> [Text extract]
There are a majority of factors to consider here, one of them being airflow/fans/heatsinks, the other being the PSU.

I'm not going to come into this thread saying that I think your PSU is underpowered or generating a lot of heat, but what I do know is that a poor quality PSU can create a noticable amount of extra heat. Just having insufficient power to your hardware could be caused by an underpowered PSU, so getting one that gives you enough headroom for upgrades and for up to 30% loss of power in its lifespan is important. Even the PSU in itself could have a low efficientcy percentage, where if you had one at 70% for a 400W, only that much would come out as power, but the rest would be wasted as heat as well as a waste to your electricity bill. You might think you are saving money on a cheaper PSU, but don't be so sure about how much money you are saving in the long run.

As for the heat dissipation, you have a variety of points here. One of them is the thermal paste you put between a GPU/CPU and the metal contact of the heatsink. A good paste would help heat transfer over that gap as much as possible. Unfortunately, although noticable, the difference isn't always huge. Even keeping the heatsink on tight without damage-close tight is a good idea.
Heatsinks, well there might not be a whole lot you can do there except in upgrade situations. You can get some pretty huge looking ones, which probably do a good job. The materials they are made of come into play as well. You can even get some powerful fans, but you need to learn to be familar with decibel ratings so that you understand what kind of noise fan you are buying is going to make. If it plugs into your motherboard CPU fan three pin, then it is quite likely the speed will vary as temperature increases and decreases, although in your case it might keep staying at full blast. Similar situations apply to your GPU, however it is in a different position.
A pretty important point is how air circulates through the case. This can actually be a pretty big deal in some cases. You don't want spots where the air circulates in a corner or else that area will heat up and spread a little. If air can push through the front and come through the back (past the CPU, and through the GPU and PSU), then it will work quite well. You can install additional fans to help with this if you wish, but keep in mind the noise (or even light with the fancy ones) that you might be adding to your computer.

> [Provided material]

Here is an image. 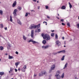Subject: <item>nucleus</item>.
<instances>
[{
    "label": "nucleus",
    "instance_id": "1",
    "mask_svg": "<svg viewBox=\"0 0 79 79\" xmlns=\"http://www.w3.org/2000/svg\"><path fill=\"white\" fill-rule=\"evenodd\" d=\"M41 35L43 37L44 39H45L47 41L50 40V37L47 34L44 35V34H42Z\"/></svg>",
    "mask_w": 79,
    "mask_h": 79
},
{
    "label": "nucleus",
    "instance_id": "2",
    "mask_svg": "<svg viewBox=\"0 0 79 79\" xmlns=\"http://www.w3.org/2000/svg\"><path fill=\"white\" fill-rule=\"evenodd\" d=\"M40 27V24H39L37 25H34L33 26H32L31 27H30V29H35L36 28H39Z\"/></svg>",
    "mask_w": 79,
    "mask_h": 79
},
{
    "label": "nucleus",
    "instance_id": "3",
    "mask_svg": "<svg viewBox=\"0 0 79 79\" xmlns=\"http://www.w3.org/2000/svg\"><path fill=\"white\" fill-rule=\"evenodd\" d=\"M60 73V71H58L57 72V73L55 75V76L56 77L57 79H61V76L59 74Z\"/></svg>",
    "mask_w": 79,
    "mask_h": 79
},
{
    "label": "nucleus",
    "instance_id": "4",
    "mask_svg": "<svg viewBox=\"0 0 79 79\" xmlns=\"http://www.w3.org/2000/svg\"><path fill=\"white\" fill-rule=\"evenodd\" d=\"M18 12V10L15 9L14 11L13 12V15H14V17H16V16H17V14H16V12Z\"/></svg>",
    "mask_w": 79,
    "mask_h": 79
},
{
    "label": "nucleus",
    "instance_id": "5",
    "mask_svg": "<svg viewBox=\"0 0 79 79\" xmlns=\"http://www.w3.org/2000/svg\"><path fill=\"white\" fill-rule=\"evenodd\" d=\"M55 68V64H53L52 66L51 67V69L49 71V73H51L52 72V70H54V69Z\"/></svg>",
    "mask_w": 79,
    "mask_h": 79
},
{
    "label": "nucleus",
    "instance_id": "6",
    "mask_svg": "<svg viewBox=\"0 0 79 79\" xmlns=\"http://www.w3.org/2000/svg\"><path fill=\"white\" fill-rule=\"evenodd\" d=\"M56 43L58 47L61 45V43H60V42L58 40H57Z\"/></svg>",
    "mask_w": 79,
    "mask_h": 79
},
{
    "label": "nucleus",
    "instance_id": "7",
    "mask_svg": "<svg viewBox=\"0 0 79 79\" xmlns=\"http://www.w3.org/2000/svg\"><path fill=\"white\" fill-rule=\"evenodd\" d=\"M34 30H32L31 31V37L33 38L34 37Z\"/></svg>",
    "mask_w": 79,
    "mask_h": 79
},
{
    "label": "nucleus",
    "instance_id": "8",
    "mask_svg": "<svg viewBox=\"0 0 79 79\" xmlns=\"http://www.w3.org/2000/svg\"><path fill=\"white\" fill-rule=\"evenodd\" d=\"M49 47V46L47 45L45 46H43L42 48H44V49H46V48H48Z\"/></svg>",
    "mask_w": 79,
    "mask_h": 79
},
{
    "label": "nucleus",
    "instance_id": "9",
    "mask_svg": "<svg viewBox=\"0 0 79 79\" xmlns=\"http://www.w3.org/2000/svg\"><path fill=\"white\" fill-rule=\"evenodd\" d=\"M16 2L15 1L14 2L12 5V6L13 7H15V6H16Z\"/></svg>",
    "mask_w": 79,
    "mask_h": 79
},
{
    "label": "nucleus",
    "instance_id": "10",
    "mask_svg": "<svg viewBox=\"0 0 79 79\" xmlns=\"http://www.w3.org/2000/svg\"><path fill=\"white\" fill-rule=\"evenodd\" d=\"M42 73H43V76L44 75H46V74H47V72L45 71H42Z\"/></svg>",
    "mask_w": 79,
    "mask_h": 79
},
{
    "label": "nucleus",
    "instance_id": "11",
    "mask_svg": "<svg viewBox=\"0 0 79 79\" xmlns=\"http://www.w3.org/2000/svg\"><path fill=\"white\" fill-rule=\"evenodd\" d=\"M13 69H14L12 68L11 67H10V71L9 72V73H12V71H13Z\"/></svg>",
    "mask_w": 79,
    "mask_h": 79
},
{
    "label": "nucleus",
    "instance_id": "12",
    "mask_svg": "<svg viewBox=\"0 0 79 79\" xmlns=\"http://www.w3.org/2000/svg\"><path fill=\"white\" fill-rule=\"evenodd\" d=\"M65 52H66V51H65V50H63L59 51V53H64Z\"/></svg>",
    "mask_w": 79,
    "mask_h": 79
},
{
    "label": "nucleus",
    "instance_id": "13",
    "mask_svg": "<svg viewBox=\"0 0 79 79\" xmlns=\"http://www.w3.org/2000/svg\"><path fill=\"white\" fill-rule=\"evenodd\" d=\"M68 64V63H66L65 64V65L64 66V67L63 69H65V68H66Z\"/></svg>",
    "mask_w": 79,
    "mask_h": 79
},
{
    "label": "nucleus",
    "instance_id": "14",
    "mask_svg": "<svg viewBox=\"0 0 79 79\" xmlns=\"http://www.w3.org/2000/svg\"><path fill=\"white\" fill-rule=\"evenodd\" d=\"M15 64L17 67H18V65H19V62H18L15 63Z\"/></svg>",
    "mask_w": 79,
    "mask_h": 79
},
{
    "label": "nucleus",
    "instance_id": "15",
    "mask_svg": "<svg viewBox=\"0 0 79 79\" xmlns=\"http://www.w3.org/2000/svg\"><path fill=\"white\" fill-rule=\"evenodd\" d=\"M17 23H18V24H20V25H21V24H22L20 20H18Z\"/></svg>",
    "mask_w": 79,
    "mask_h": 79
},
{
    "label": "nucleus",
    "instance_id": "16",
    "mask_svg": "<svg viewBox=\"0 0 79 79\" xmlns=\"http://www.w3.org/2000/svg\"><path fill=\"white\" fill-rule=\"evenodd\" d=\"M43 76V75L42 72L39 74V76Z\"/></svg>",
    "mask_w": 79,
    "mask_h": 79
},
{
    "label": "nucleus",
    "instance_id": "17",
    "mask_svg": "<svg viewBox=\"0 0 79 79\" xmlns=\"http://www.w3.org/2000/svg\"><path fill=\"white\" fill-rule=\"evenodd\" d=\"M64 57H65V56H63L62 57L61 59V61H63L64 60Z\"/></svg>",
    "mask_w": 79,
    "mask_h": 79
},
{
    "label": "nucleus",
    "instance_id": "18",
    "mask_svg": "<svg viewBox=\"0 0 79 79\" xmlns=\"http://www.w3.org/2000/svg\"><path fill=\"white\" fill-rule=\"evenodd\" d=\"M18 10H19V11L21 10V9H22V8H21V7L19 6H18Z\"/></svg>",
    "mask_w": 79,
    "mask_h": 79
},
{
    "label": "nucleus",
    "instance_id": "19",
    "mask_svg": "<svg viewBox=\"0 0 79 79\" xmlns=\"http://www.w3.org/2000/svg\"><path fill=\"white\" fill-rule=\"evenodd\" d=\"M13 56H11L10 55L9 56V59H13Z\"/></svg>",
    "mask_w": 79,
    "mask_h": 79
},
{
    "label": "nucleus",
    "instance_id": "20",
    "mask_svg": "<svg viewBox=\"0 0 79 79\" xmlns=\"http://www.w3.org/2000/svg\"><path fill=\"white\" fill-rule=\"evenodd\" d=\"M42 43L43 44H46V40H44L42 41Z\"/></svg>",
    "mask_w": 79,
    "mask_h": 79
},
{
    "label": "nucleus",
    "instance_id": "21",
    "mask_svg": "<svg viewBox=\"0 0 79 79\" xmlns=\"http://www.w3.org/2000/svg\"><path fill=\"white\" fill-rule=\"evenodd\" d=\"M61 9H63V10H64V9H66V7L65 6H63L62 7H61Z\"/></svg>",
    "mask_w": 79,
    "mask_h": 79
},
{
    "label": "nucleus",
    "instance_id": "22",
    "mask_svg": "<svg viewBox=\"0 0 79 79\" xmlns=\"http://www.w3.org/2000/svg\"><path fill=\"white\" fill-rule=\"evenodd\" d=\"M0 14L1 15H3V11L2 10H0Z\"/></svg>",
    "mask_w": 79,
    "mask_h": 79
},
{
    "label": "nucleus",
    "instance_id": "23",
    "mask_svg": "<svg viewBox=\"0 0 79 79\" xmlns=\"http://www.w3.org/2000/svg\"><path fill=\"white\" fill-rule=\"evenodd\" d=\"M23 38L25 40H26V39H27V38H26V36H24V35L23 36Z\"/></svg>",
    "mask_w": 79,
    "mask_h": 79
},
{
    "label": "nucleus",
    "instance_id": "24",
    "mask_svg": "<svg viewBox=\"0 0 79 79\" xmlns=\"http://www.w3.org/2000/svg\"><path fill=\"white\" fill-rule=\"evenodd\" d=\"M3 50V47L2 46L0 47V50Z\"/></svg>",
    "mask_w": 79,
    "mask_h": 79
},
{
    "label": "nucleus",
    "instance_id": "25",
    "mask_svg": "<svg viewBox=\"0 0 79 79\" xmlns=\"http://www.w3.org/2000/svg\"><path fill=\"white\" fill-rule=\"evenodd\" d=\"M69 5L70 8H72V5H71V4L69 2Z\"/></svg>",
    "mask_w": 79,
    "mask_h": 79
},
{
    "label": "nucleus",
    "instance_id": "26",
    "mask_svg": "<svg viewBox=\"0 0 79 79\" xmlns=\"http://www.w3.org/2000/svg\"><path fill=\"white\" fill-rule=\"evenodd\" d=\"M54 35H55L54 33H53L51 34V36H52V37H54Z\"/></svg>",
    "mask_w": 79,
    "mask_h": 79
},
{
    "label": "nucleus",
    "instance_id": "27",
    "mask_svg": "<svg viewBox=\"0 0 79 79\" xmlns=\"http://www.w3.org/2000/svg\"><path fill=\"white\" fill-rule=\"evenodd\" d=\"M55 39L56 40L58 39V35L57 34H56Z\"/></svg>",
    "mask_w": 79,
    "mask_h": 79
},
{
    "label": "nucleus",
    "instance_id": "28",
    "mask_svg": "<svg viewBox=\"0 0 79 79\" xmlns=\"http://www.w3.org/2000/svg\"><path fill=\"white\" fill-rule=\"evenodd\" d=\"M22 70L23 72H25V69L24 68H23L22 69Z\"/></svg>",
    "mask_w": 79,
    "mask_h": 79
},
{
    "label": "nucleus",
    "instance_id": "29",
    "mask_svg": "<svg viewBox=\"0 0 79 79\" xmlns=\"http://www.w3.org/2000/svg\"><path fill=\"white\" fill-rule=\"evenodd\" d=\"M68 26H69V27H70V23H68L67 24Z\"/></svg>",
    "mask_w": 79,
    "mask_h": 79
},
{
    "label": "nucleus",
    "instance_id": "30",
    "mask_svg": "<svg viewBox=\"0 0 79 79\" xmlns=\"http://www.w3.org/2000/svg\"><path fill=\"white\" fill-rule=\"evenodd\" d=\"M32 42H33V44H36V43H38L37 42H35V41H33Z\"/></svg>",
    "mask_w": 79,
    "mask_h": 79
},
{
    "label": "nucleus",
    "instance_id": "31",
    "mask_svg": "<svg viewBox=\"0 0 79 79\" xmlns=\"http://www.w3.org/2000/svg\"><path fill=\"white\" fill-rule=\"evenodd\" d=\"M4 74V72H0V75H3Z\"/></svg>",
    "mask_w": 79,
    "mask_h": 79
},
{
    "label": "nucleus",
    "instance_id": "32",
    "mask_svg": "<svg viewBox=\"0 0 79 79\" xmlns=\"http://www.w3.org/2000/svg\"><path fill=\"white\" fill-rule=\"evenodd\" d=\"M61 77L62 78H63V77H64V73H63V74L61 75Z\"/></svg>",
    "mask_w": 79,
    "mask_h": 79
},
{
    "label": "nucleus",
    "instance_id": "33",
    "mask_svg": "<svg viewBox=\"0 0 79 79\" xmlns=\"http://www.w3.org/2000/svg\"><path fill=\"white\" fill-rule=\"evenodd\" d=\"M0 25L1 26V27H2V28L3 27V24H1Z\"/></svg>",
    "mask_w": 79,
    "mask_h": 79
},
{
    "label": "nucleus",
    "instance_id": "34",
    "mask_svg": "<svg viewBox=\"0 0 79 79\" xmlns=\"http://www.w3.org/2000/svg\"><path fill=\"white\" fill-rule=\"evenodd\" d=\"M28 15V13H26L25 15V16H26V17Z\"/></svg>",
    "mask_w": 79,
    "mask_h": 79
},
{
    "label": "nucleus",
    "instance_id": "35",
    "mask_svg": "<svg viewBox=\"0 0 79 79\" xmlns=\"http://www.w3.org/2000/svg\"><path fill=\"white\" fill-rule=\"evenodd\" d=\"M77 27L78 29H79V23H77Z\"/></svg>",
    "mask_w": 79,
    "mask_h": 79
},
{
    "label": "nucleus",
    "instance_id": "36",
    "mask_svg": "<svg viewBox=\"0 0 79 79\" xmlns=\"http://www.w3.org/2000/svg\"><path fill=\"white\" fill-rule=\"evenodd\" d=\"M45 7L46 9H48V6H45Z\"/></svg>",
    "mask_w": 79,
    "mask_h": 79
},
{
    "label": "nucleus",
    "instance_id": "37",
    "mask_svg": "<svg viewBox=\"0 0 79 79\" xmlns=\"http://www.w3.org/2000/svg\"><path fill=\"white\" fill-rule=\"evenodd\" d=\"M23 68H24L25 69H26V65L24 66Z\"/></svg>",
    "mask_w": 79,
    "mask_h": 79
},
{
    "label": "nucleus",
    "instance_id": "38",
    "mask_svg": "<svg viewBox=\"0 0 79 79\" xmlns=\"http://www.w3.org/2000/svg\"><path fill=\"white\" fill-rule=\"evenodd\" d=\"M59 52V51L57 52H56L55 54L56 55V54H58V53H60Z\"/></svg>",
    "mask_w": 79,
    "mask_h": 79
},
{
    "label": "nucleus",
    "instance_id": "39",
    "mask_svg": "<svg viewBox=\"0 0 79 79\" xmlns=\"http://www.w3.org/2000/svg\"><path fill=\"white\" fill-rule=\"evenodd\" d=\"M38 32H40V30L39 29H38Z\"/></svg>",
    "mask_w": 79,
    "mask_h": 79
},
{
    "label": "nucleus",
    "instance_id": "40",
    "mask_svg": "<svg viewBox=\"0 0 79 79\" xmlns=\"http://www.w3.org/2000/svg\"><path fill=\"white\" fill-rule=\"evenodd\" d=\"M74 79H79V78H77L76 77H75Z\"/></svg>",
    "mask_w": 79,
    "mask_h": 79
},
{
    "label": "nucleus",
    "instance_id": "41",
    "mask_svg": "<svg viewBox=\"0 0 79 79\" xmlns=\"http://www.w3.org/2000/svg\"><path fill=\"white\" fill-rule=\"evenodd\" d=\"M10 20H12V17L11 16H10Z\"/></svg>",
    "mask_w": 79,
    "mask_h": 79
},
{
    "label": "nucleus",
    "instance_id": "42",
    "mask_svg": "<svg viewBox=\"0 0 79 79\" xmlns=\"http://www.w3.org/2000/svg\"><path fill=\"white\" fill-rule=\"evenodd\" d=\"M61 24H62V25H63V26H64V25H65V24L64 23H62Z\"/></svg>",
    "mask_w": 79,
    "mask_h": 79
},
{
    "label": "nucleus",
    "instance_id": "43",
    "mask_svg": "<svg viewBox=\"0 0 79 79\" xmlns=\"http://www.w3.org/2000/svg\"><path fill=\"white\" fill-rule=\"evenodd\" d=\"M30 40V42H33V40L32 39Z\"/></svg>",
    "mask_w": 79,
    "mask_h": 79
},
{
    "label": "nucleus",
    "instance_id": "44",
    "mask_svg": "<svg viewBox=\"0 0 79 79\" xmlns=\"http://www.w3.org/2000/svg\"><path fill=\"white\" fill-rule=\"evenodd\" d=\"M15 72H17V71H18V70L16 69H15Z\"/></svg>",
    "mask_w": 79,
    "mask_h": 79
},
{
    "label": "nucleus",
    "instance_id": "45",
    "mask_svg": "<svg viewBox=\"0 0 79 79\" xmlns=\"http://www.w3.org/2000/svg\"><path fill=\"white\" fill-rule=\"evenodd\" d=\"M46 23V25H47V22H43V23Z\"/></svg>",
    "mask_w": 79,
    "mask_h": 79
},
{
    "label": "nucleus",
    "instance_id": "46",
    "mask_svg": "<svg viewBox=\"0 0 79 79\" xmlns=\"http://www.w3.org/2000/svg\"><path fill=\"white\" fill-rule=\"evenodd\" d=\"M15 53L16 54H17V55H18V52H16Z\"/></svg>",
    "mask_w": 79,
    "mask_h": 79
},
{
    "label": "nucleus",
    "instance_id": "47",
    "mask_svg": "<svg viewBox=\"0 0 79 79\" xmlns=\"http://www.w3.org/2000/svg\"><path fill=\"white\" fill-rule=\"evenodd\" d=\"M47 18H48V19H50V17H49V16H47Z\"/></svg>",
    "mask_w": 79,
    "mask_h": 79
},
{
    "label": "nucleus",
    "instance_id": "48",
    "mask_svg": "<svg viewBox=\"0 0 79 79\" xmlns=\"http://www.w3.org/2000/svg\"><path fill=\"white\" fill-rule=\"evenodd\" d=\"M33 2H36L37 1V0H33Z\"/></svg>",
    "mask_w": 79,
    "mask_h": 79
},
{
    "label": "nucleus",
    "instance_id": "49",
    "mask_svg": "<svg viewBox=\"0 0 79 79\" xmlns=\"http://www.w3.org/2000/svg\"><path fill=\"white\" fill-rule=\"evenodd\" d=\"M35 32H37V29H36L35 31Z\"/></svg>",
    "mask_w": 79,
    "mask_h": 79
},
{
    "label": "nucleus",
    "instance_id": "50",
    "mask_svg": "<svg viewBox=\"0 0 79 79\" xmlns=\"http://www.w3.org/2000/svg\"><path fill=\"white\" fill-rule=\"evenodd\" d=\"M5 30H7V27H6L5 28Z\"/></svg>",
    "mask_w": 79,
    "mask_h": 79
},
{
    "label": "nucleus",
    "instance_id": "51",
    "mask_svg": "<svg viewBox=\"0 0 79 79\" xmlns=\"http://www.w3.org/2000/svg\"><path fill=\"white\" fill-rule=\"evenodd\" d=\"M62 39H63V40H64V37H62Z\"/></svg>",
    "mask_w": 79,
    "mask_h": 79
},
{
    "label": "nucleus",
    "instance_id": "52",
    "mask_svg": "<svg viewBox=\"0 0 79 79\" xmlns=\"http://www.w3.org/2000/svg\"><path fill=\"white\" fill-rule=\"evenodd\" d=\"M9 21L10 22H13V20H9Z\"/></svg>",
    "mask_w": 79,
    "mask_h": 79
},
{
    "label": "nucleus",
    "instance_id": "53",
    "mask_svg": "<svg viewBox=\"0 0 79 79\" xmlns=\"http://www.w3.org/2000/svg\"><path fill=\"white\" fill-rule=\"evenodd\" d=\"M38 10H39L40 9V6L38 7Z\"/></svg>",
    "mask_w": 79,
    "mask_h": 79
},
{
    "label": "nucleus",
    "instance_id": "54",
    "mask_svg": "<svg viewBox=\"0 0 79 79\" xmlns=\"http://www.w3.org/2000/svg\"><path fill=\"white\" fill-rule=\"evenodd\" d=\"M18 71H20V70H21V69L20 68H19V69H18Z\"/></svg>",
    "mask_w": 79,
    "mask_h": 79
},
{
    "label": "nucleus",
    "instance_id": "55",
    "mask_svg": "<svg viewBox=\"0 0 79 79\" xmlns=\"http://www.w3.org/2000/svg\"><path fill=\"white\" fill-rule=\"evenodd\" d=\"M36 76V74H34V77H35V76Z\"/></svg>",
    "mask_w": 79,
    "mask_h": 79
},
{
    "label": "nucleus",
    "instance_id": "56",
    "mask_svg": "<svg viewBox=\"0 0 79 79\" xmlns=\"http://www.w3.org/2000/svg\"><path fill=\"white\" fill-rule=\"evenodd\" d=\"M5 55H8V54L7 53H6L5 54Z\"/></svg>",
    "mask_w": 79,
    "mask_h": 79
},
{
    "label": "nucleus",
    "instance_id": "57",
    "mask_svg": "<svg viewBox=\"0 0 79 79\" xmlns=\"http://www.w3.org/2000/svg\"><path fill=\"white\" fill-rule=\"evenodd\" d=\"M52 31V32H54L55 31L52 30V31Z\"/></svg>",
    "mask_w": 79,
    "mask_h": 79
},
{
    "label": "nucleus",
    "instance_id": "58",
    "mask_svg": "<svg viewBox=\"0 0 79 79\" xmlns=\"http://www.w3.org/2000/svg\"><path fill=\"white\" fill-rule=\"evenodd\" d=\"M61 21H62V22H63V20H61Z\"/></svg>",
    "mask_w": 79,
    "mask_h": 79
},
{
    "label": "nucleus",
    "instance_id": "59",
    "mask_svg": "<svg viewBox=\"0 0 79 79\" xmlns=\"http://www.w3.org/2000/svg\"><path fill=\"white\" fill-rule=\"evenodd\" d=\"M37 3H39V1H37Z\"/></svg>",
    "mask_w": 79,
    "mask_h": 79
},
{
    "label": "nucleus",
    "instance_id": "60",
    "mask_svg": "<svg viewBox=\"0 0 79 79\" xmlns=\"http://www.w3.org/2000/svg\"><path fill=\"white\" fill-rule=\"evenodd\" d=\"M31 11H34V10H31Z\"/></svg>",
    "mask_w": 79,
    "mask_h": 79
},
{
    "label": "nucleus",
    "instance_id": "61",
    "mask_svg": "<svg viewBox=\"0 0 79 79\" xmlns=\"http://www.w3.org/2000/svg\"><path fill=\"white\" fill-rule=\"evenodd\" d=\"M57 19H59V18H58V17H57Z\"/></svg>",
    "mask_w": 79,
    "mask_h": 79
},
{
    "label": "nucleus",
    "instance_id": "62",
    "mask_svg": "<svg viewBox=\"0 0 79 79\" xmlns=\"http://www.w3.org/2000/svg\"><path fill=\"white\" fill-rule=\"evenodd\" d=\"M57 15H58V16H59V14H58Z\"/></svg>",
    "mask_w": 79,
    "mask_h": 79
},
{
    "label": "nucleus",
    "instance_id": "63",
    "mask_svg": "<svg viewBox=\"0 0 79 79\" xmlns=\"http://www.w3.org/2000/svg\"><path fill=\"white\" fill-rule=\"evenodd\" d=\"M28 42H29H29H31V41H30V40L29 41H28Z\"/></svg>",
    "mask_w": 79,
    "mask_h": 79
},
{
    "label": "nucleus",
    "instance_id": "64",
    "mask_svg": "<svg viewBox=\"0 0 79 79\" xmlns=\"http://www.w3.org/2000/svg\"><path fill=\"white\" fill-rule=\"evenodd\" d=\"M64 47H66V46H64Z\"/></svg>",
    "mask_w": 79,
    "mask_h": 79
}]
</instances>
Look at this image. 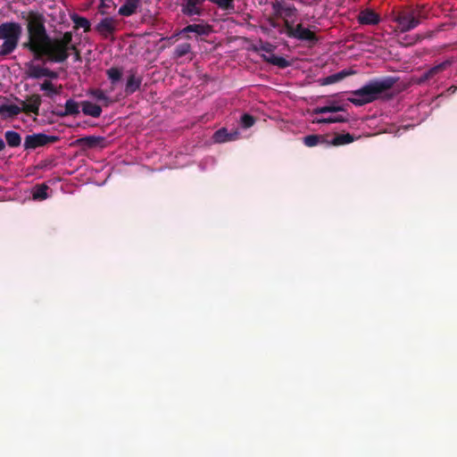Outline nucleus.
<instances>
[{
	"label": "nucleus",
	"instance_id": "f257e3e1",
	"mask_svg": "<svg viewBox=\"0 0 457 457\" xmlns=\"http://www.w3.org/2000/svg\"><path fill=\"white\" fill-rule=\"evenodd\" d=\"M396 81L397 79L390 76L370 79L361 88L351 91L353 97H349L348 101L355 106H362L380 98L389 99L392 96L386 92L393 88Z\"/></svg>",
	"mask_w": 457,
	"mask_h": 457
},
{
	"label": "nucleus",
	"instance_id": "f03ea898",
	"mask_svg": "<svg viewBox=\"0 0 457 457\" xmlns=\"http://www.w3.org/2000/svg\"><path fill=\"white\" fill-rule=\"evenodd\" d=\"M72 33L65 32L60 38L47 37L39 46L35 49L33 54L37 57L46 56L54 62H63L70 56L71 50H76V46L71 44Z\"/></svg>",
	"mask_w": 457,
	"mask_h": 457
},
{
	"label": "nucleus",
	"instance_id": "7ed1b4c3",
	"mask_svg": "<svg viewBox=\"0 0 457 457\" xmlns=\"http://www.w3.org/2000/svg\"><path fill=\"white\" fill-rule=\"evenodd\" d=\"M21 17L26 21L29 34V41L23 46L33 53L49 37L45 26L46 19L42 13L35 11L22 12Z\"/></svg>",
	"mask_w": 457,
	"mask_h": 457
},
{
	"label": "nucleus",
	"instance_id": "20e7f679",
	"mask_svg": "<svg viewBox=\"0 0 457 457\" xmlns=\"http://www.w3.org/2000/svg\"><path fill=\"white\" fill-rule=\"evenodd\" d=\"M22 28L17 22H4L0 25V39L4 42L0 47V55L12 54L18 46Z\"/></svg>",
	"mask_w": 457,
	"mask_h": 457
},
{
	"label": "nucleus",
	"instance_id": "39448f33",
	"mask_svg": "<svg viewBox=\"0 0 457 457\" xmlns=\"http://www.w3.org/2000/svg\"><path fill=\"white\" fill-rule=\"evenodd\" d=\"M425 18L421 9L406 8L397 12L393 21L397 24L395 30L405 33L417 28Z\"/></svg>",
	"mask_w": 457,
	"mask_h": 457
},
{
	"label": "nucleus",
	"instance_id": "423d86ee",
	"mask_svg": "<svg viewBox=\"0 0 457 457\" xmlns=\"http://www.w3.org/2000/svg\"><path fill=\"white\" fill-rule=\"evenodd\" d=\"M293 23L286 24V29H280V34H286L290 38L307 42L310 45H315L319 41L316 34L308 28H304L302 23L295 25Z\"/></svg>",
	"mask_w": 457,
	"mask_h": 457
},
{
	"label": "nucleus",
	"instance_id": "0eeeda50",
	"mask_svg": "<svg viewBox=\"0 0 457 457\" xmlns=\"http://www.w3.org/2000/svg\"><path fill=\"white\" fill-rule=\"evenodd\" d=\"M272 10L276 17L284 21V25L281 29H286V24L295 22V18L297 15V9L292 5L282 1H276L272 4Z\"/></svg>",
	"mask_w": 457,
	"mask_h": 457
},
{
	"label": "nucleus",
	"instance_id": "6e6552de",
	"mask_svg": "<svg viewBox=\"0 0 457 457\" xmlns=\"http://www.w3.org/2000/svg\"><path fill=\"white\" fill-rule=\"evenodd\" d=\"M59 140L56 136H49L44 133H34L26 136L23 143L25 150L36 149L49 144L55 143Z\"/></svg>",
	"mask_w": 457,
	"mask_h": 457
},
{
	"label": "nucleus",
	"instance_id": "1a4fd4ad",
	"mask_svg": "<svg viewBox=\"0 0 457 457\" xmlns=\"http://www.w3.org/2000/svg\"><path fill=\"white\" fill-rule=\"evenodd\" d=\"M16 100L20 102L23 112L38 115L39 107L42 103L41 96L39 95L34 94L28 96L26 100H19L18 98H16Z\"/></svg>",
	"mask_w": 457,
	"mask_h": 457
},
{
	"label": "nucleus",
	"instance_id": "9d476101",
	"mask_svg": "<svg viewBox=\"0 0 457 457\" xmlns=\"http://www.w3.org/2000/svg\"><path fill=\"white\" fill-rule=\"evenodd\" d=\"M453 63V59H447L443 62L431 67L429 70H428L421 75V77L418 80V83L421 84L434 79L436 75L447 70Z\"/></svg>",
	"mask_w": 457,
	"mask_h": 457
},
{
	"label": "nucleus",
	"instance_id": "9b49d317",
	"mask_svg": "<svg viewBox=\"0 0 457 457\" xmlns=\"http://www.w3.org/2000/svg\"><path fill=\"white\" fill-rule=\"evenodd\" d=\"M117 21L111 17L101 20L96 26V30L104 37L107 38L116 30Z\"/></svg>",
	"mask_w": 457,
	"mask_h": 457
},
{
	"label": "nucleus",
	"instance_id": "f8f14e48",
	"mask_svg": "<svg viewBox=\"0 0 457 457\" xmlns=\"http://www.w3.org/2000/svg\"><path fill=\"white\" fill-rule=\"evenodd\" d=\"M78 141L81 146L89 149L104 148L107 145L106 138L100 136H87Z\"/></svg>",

> [Exercises to complete]
**a.** Summarize the post on PC heat in two sentences.
**b.** Print the passage of the post on PC heat from "As for the heat" up to and including "a good idea.".
Rely solely on the post on PC heat.

> [The responses]
**a.** The post names two factors behind computer heat: the power supply, where a poor-quality or low-efficiency unit can waste power as extra heat, and cooling through airflow, fans and heatsinks. It covers thermal paste, heatsink size and materials, fan decibel ratings and air circulation through the case, which works well when air enters at the front and exits at the back without pooling in corners.

**b.**
As for the heat dissipation, you have a variety of points here. One of them is the thermal paste you put between a GPU/CPU and the metal contact of the heatsink. A good paste would help heat transfer over that gap as much as possible. Unfortunately, although noticable, the difference isn't always huge. Even keeping the heatsink on tight without damage-close tight is a good idea.